How Can the Beverage Industry Enhance Water Reclaim & Reuse?

September 20, 2018

Sustainability Leaders Discuss Barriers Blocking the Way

 

Dwindling water quality. Increasing water scarcity. Lack of water access. These days, if there’s one thing in full supply in the world, it’s water-related challenges.
 
But solutions to these challenges do exist—and others are in the making. Solutions, however, often come with their own set of barriers. One such quandary is water reclaim and reuse—particularly in the beverage sector.
 
For more than a decade, the Beverage Industry Environmental Roundtable (BIER)—a consortium of leading beverage companies from around the globe—has made sustainable water use and protectiona foundational priority. This year, we established a new technical working group centered on technology, and the first focus area is water reclaim and water reuse.
 
Recently, several of the Technology Working Group members got together for a Q&A session to share their unique perspectives on the water reclaim and reuse challenges inside and outside the beverage sector. Those members include: Julio Torruella of Bacardi Limited, Danielle Kohler of Pernod Ricard, and Michael Wilson of Diageo.

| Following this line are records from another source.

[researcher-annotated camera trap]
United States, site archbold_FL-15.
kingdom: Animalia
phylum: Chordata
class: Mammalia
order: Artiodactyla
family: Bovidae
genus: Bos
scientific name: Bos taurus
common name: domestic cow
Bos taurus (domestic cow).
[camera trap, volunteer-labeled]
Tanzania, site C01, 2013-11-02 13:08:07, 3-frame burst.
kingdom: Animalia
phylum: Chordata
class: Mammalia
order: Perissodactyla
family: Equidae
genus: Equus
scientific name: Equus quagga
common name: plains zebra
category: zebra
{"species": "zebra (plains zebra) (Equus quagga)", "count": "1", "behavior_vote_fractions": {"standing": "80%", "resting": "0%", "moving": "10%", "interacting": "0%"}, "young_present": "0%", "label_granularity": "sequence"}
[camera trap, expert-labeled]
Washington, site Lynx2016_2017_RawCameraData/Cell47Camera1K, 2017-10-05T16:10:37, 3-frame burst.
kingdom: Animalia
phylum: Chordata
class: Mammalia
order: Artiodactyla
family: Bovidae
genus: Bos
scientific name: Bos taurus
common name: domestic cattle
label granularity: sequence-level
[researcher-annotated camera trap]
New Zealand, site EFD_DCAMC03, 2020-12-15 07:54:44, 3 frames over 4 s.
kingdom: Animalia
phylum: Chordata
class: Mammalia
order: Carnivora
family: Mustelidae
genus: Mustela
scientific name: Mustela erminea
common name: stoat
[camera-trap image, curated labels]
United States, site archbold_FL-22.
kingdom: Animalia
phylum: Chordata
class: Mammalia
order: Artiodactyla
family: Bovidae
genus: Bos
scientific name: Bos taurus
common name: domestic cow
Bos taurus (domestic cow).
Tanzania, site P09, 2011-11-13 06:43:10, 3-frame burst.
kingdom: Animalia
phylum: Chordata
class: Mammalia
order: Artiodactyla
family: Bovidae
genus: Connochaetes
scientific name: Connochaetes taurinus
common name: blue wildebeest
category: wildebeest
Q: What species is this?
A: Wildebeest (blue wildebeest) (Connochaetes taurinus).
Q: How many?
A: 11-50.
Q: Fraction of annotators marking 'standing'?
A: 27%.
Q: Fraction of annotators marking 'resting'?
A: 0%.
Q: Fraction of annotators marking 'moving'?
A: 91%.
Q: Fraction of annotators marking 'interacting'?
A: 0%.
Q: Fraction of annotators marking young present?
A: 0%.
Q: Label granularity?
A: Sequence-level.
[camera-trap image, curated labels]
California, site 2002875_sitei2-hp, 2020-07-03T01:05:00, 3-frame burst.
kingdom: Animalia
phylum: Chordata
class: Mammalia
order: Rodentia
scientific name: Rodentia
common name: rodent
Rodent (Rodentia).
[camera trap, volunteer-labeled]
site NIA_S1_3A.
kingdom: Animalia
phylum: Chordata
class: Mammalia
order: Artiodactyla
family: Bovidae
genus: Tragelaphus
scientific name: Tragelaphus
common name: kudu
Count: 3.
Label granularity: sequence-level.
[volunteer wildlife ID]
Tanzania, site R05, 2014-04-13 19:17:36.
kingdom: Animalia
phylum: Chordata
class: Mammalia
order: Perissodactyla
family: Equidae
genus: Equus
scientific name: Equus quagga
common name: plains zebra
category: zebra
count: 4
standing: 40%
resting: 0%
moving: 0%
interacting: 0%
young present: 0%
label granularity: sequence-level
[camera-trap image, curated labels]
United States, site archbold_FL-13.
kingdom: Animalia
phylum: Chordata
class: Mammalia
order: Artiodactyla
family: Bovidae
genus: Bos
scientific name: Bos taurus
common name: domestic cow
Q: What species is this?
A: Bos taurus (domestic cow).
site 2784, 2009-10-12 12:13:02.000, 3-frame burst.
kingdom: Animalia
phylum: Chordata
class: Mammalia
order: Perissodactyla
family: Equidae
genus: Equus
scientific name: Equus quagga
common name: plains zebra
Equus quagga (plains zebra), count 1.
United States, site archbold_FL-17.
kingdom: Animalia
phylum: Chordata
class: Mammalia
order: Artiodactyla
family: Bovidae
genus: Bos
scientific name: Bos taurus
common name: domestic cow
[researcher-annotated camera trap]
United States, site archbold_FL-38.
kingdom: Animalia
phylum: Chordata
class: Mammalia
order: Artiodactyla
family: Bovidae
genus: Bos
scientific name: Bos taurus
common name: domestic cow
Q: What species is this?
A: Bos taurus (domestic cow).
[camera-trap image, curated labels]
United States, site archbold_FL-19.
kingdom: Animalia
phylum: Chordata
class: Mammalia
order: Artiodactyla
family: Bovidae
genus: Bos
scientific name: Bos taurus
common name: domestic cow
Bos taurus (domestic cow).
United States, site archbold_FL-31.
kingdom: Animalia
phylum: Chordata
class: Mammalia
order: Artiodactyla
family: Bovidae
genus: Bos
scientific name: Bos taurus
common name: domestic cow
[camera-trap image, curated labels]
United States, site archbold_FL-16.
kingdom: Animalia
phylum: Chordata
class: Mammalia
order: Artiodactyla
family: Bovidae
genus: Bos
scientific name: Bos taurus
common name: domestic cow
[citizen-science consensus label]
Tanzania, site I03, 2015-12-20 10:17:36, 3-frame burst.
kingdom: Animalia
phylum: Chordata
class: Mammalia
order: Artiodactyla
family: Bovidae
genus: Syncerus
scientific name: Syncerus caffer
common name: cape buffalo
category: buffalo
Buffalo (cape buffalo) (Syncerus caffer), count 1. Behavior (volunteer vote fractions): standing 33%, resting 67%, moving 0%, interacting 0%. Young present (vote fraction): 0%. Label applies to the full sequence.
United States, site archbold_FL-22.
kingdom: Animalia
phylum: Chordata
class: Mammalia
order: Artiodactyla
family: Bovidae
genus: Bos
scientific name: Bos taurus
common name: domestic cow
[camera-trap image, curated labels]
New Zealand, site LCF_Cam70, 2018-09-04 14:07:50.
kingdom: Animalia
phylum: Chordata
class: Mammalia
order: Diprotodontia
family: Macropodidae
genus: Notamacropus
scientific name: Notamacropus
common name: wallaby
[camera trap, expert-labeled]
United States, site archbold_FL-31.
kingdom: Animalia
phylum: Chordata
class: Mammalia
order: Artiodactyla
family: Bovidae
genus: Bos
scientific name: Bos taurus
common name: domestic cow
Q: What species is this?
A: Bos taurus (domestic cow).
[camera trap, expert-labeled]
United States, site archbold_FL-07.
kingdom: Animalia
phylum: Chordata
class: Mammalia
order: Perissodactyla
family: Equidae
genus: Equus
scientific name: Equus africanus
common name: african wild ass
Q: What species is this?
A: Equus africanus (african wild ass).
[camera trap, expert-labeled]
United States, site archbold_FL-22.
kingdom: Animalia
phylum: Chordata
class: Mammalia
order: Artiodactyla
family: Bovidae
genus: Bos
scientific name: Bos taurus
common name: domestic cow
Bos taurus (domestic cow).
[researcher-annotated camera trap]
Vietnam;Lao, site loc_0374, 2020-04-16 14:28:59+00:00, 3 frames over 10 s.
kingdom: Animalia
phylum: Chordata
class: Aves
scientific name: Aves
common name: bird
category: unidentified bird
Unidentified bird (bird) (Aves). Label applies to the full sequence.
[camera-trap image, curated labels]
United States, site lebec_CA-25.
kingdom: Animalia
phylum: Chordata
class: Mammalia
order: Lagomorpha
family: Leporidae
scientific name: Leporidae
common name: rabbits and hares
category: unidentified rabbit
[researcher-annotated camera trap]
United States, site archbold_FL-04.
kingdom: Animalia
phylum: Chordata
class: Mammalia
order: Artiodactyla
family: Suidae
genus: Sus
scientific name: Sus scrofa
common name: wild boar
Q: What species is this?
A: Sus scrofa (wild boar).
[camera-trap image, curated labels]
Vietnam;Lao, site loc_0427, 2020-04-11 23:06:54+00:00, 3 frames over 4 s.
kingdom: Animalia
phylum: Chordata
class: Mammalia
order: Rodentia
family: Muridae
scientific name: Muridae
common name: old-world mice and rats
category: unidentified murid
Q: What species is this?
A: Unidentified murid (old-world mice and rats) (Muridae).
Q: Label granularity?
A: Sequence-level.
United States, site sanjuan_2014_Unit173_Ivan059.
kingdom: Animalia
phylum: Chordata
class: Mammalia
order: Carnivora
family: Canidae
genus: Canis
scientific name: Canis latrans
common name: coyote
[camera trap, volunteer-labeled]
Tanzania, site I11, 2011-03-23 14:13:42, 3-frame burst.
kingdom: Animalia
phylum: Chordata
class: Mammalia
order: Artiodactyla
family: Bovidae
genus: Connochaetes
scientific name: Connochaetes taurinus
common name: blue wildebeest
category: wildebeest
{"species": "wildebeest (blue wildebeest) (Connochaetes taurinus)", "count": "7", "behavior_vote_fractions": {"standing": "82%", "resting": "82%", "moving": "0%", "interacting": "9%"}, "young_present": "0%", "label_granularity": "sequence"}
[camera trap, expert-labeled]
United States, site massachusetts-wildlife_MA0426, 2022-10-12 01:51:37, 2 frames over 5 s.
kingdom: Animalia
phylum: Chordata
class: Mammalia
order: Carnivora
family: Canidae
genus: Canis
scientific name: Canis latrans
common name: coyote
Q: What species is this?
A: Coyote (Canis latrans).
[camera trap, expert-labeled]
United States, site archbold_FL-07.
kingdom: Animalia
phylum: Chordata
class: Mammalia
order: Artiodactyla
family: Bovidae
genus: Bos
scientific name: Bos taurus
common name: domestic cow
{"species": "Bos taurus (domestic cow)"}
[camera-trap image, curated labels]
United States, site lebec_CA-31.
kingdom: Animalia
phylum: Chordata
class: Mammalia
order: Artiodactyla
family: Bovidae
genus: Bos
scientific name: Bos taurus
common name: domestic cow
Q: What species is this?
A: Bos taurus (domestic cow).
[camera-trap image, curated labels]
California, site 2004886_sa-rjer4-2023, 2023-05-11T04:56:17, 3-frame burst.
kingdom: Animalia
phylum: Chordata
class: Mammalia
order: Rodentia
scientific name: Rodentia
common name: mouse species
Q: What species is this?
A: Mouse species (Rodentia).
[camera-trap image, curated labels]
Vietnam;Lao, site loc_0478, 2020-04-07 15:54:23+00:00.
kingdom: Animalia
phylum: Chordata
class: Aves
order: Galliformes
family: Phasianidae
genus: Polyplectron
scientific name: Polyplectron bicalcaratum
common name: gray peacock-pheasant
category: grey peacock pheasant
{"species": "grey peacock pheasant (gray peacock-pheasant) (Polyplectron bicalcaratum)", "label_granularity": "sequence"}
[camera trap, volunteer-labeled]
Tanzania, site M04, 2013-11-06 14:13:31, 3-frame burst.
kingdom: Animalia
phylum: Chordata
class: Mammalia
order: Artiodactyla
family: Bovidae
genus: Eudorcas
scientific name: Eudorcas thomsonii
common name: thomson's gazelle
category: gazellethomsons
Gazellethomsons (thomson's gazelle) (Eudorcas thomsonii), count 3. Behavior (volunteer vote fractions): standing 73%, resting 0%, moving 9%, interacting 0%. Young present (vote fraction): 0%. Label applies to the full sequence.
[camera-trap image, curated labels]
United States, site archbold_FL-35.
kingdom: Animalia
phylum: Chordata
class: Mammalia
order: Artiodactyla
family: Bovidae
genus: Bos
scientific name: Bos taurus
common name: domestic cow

Below we share their insights

 Technology Isn’t (Necessarily) the Problem


Q: From your perspective, do you think the right water reclaim and reuse technology exists and is readily available to companies?
 
Julio Torruella (Bacardi Limited): There are several techniques and technologies available—filtration, reverse osmosis, and evaporation, for example, but many are very energy intensive. In Bacardi’s experience, there is no “silver bullet” technology that serves as the perfect answer for spirits producers. Instead, it’s dependent on effluent characteristics, facility size, processes, energy consumption, scale, and so on. Legacy operations with very old facilities can make it difficult to determine which technology should be implemented—especially if they have limited streams segregation. In addition, differences in processes require varying levels of effluent treatment depending on the type of spirits that are produced.
 
Danielle Kohler (Pernod Ricard): Yes. From a technical point of view, many reuse technologies exist to enable us to maintain and/or improve water quality. In my opinion, it’s not typically a technology issue. It is more a question of being able to do it in a cost-effective manner and in a way that will not alter internal and consumer perceptions, marketing, and understanding. When using spring water from a given area is part of your story telling, for instance, it can be quite complicated to consider water reuse or reclaim!
 
Michael Wilson (Diageo): This is all true. An additional consideration, perhaps, is that as water recovery and reuse technologies become more widely used, the extent of the investment should decrease. Costs should lessen, and technologies and solutions will be more competitive. And as interest and application of recovery becomes more widely used this will stimulate more innovation and advances in water recovery technologies. 

 

At the recent BIER meeting in Copenhagen, two suppliers demonstrated some recent innovations in water recovery technologies. One example from Singapore effectively demonstrated what’s possible with advances in water recovery and reuse facilities operating at a significantly reduced footprint, ~75% less, using these new and emerging technologies. Suppliers are adapting to the needs of society and they’re developing more advanced recovery systems that are becoming more available as their use increases.